State must determine what is acceptable conduct
THE EDITOR, Sir:
I write in strong support of the letter of the day 'No shades of grey on sexual violence' (Saturday, February 21, 2015) by Phillipa Davies. By extension, I also identify with Astor Tate's letter a week earlier. They have expressed very well the need to address the strong socialising forces that contribute to a society, a large section of which now accept vulgarity in social interchange, implicit as well as explicit sexual exploitation, and partner abuse as entirely normative behaviour.
And the point has been made that these influences have been long recognised, some with traditional antecedents, but many of more recent vintage.
The challenge of how to effect meaningful change and to reorient our communities to an acceptance of more positive values and attitudes is one which has to be undertaken by all the principal institutions that constitute our nation - the family, the school, the youth clubs, the faith-based institutions, civic bodies, non-governmental organisations and the indigenous community-based institutions.
All these and the ever-present Fourth Estate as represented by the local print and electronic media will have specified, as well as interactive, roles to play. Alongside relevant government agencies, they must intensify efforts to communicate to our youth desirable standards of interpersonal interaction that are necessary for healthy communal living. And the challenge is heightened by the unacceptable living conditions of too many of our citizens which militate against 'healthy communal living'.
It lies with the State, however, to establish a framework of policies and guidelines that set the parameters for what may be determined as acceptable conduct. A country will be assessed and 'branded' according to the measures in place for ensuring these standards.

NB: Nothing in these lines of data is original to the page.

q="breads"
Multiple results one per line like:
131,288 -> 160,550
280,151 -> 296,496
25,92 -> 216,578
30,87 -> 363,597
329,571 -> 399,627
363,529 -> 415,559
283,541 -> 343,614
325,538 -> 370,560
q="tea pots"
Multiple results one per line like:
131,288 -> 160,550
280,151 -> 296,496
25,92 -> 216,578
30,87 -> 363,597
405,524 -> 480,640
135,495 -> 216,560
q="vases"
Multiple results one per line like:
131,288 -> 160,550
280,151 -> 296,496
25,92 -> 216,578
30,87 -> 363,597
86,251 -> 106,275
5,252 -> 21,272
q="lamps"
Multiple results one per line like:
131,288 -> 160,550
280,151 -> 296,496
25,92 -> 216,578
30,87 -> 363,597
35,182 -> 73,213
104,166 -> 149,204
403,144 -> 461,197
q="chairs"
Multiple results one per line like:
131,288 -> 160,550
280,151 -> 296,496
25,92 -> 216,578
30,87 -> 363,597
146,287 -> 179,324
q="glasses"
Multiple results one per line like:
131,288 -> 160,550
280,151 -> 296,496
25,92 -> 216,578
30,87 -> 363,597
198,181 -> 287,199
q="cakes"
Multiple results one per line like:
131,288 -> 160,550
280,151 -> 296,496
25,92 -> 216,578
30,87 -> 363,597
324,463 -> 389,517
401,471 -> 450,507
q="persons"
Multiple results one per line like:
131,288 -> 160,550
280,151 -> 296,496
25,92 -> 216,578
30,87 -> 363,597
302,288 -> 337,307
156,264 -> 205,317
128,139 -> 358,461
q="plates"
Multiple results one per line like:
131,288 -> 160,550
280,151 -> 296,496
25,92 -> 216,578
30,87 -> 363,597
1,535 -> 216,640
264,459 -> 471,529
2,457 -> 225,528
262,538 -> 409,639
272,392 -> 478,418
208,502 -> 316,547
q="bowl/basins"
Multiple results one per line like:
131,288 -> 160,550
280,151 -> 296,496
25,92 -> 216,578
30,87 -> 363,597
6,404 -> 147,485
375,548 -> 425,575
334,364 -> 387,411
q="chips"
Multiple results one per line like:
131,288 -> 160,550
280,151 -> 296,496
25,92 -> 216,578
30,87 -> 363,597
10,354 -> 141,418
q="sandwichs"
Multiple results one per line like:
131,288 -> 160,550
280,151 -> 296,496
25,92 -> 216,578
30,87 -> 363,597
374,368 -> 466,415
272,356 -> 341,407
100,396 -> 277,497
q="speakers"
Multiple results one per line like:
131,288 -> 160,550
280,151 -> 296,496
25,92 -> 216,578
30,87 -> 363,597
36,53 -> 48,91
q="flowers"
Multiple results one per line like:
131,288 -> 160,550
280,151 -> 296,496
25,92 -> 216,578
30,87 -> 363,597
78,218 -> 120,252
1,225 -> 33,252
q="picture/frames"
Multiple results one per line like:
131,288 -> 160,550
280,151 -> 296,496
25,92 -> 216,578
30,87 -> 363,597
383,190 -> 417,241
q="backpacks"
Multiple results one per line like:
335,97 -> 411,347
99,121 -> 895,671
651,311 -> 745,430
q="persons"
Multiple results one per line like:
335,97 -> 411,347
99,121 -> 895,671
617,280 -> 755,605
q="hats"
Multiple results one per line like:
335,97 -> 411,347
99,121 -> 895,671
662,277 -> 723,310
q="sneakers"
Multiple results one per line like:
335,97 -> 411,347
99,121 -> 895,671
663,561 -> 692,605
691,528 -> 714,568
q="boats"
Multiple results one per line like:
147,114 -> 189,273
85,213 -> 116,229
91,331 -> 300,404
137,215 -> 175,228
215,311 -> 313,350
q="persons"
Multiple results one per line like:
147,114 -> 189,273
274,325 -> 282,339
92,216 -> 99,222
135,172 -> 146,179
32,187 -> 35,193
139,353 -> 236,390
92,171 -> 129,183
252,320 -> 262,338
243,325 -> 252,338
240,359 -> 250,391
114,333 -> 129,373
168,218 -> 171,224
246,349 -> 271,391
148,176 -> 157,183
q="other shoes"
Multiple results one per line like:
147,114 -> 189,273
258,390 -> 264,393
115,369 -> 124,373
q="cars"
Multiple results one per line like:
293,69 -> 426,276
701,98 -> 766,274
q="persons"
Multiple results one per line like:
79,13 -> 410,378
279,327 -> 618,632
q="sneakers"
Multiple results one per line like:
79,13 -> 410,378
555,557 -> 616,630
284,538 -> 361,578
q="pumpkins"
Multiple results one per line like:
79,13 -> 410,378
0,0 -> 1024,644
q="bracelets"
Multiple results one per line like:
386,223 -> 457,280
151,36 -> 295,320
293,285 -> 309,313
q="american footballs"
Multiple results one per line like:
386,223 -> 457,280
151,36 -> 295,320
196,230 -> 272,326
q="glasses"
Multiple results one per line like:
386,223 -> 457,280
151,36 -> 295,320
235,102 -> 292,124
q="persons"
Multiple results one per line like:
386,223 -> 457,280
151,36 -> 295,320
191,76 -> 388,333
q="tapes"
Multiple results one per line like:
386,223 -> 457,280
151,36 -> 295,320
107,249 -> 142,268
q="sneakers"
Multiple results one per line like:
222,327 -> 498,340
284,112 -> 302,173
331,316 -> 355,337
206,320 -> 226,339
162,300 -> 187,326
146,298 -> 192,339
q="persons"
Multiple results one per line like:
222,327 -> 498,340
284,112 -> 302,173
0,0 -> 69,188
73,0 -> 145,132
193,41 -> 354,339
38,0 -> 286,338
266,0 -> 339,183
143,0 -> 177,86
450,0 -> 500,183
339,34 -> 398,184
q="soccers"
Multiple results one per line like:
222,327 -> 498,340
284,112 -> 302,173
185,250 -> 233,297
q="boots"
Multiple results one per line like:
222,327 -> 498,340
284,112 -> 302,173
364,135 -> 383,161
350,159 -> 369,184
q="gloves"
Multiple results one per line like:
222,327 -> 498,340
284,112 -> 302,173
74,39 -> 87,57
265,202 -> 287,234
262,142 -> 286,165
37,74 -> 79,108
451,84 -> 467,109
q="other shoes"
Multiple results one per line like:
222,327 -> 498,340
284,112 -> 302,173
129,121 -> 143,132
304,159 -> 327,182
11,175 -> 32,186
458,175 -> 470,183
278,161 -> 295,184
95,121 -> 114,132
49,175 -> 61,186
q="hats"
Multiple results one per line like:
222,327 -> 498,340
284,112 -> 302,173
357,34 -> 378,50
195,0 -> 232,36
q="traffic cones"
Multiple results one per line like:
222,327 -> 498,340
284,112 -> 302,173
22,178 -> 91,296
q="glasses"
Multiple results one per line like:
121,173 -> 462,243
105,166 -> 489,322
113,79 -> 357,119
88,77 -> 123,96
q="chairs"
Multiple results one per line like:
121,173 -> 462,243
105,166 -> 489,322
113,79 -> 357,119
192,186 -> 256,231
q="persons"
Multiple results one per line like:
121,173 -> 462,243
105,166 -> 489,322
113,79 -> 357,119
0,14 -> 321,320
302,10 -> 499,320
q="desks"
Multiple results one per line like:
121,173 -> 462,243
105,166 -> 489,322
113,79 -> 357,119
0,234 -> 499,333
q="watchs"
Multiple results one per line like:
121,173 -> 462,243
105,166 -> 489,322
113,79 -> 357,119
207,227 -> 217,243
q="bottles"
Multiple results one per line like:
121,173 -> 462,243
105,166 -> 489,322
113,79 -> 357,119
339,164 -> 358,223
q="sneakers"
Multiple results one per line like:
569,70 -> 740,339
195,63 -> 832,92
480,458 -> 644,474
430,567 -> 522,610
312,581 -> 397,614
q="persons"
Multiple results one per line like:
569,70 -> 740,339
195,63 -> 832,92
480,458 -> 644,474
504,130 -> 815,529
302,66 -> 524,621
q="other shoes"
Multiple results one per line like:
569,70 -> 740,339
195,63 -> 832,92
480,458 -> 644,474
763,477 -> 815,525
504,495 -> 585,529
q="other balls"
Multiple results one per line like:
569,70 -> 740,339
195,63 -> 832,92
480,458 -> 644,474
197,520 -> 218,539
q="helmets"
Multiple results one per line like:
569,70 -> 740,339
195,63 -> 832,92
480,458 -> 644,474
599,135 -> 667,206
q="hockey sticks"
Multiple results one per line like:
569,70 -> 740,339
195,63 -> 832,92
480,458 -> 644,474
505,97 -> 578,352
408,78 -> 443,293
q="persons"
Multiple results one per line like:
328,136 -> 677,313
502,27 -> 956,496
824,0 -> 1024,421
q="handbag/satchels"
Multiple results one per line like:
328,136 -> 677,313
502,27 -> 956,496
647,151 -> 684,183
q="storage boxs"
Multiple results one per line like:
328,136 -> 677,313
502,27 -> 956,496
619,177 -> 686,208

When, despite the efforts of all the above-listed institutions, much of the public space is left relatively unrestricted to the presentation of loud and intendedly seductive lyrical messages of those entertainers who thrive on promoting negative values and attitudes (e.g., sexually exploitative, homophobic, anti-law and order), and, to some extent, the endorsement of these performers by some unscrupulous members of the advertising fraternity, is it surprising that we should have a serious problem dealing with a powerful counter-culture?
We must act now
While acknowledging that the issue is not just a home-grown phenomenon, given some of the realities of globalisation and the impact of the unbounded electronic media, we must not be awed into a state of doing nothing.
Yes, it is the State which is the one macro-level institution that can go beyond efforts such as localised training/retraining programmes and the necessary demonstrations of protest that the various, mainly micro-level institutions and the mass media must be encouraged to continue.
The functions of monitoring and censoring (responsibly undertaken) have their place in any well-regulated society. Therefore, to begin with, there is the universally accepted role of a police force as a general monitoring and constraining agency applying the laws of the land, and how this mandate is carried out is of critical importance. It is also the roles undertaken in Jamaica primarily by the Broadcasting Commission that need to be expanded and the Commission, as well as any other agencies that may have responsibility for any complementary initiatives, be given the authority to take more meaningful 'corrective' steps.
What will be the determining factor in whether the State can measure up to its responsibility is the political will of its principal actors.